Halappa Basappa Achar (born 1 December 1952) is an Indian politician who has served as the Cabinet Minister of Mines and Geology, Minister of Women and Child Development, and Minister of Disabled and Senior Citizens Empowerment for the Government of Karnataka since 4 August 2021. He was the in-charge minister of Dharwad District and a member of the Karnataka Legislative Assembly, representing the Yelburga constituency.

He was previously elected as a Member of Karnataka Legislative Council from the Raichur Assembly constituency in 2010.

==Early life and education==

Halappa Achar was born on 1 December 1952 to Shri Basappa Shivappa Achar and Smt. Gauramma Basappa Achar. He graduated with a BSc and pursued agriculture.

==Career==
He was elected as Director of Masaba Hanchinal Cooperative Bank in 1976. He entered politics by becoming vice-chairman of TAPCMS in Yelburga in 1978.

===Sahakara Ratna===
Halappa Achar took over as Director of RDCC Bank in 1988–89, rescuing it from near bankruptcy. Recognizing his efforts in resurrecting the bank, the Karnataka government, led by then-CM HD Kumaraswamy, honored him with the Sahakara Ratna award.

===Elected as MLC===
He was elected as an MLC in 2010 on a BJP ticket and emerged victorious with the highest margin of 400 votes in total. He represented the Raichur and Koppal districts for six years.

He successfully utilized his MLCLAD funds to implement minor irrigation projects in his constituency. In 2013 he succeeded in securing a sanction of Rs. 1,000 crore for the Yelburga Bevuru irrigation project from the then Chief Minister, Shri Jagadeesh Shetter.

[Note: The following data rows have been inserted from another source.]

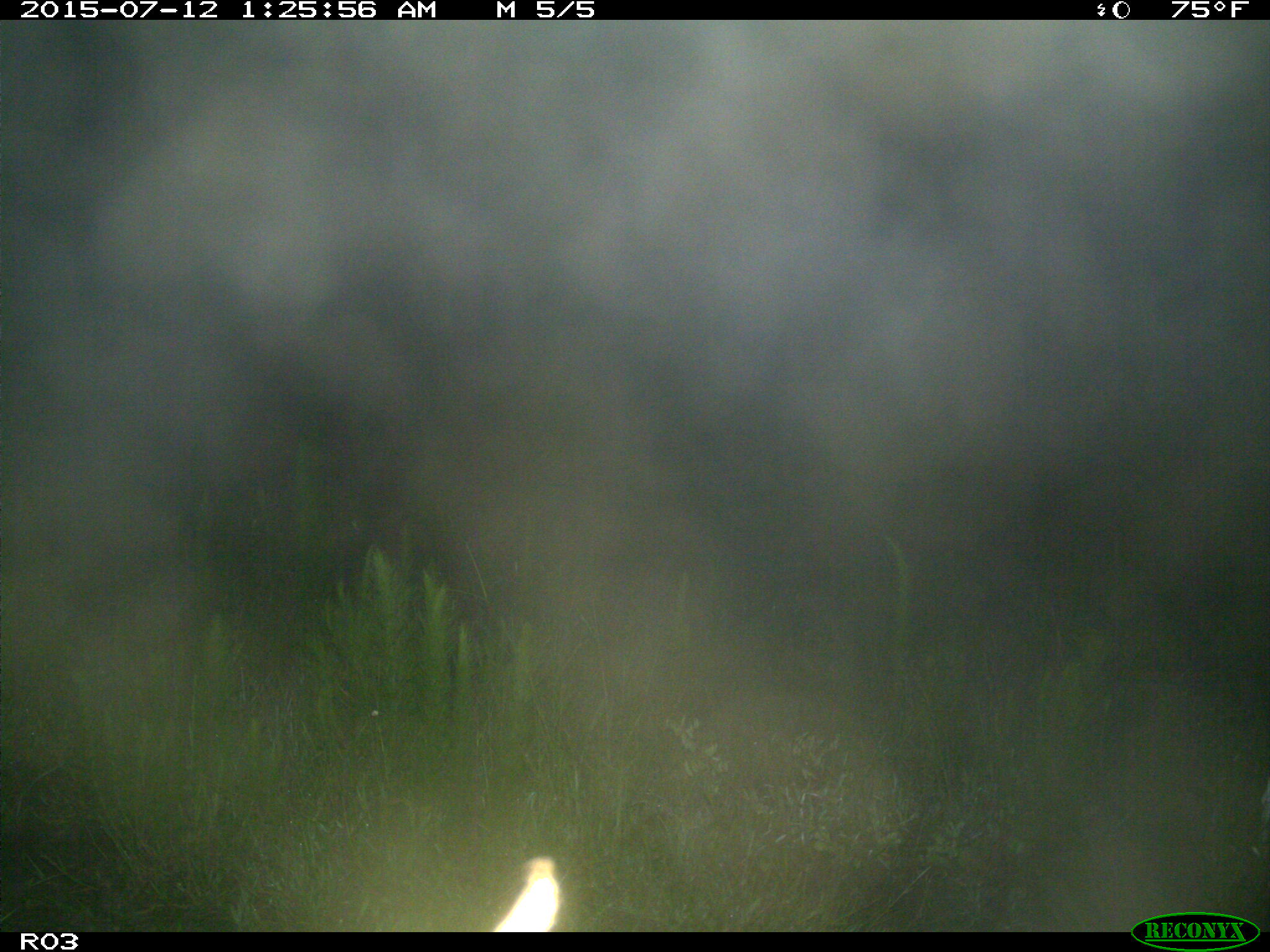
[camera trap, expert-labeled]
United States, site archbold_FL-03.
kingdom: Animalia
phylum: Chordata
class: Mammalia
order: Artiodactyla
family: Bovidae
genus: Bos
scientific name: Bos taurus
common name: domestic cow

===As President of Karnataka State Cooperative Marketing Federation===
When he took over as President of the Karnataka State Cooperative Marketing Federation in 2011 the institution was facing bankruptcy and owed Rs. 36 crore to the government. Achar revived the institution and continued as President of the board for seven years. Under his leadership, the institution repaid all of its outstanding debts and became independent, achieving a profit of Rs. 35 crore by the end of his tenure.

===As Director of IFFCO and Apex Bank===
With his experience in the field, he served as Director of IFFCO and Apex Bank for 10 years. He was also President of the Hampi Foundation Authority Trust from 2012–2013 to 2014–2015.

===Public Service===
He has been arranging free coaching in Kuknoor, Hirevankalakunta, and Masaba Hanchinal for poor children to prepare them for Navodaya, Sainik School, Kittur Rani Chennamma School, and various other entrance exams.

===Member of Legislative Assembly===
In the 2018 election, he defeated former Congress Minister Basavaraj Rayareddy by 13,000 votes, marking his debut appearance in the Assembly.

As Minister for Women and Child welfare, he worked closely with researchers at the Edward & Cynthia Institute of Public Health to implement the End Malnutrition Initiative in his constituency.